Text to read.

Licensing a python module

Dan Stromberg dstromberglists at gmail.com
Thu Apr 24 00:30:34 UTC 2008


I wrote a python module:

	http://stromberg.dnsalias.org/~strombrg/bashquote.html

...a while back that is for wrapping up a string in bash quoting - so if 
you expect to pass it through 3 successive ssh's, one invoking the 
next... (for example), you can wrap up your string in 3 layers of bash 
quoting first, pass it into the nested ssh's (each of which strips off a 
layer using bash) and the original string comes out on the other side of 
the ssh's).

It's been GPLv2.

I'd like to use it in a program I'm writing for my employer, and they 
seem cautious about the GPL.  If a program I write on my employer's time 
uses a python module that is GPL, does that mean the program must also be 
GPL?  Or is that just for linking in the C sense?  It's just a little 
helper program - it probably wouldn't make them give away the keys to the 
kingdom (I'm exaggerating) to GPL the whole thing, but they still might 
be skittish.

Data excerpt.

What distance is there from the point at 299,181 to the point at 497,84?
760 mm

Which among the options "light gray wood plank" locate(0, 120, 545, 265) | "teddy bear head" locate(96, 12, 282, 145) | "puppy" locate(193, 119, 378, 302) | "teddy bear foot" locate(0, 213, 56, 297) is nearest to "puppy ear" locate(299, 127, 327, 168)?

Tasks.
[A] Copy from the licensing post the part that opens with the words "http://stromberg.dnsalias.org/~strombrg/bashquote.html" and closes with "the ssh's).".
[B] Which programming languages, shells, and command-line tools does the licensing post name? List every one.
[C] Go on with the licensing post, picking up after its final sentence.

Answers below.
[A]
http://stromberg.dnsalias.org/~strombrg/bashquote.html

...a while back that is for wrapping up a string in bash quoting - so if 
you expect to pass it through 3 successive ssh's, one invoking the 
next... (for example), you can wrap up your string in 3 layers of bash 
quoting first, pass it into the nested ssh's (each of which strips off a 
layer using bash) and the original string comes out on the other side of 
the ssh's).

[B] python, bash, ssh, C

[C]
I love the GPL, and still want to license most of my on-my-own-time code 
under the GPL, but I'm thinking about relicensing this module under the 
LGPL, the Apache license, or especially: something that would be 
compatible with the python distribution if it were ever to make it into 
that.  And hey, maybe not this one, but maybe some future module, so I 
may as well explore it now...

Does anyone know the in's and out's of relicensing a python module this 
way?  And what license do most python modules use?  What would I need to 
do?

How hard would it be to take a GPLv2 python module and relicense it to 
GPLv2 and something else just for my employer?  The main reason I don't 
favor this is it sounds kind of complicated, but maybe that's just 
because I've heard of it less.

Followups directed to gmane.comp.licenses.open-source.general, though 
this being a pair of mailing lists, perhaps that won't change things 
much.  :)

Thanks!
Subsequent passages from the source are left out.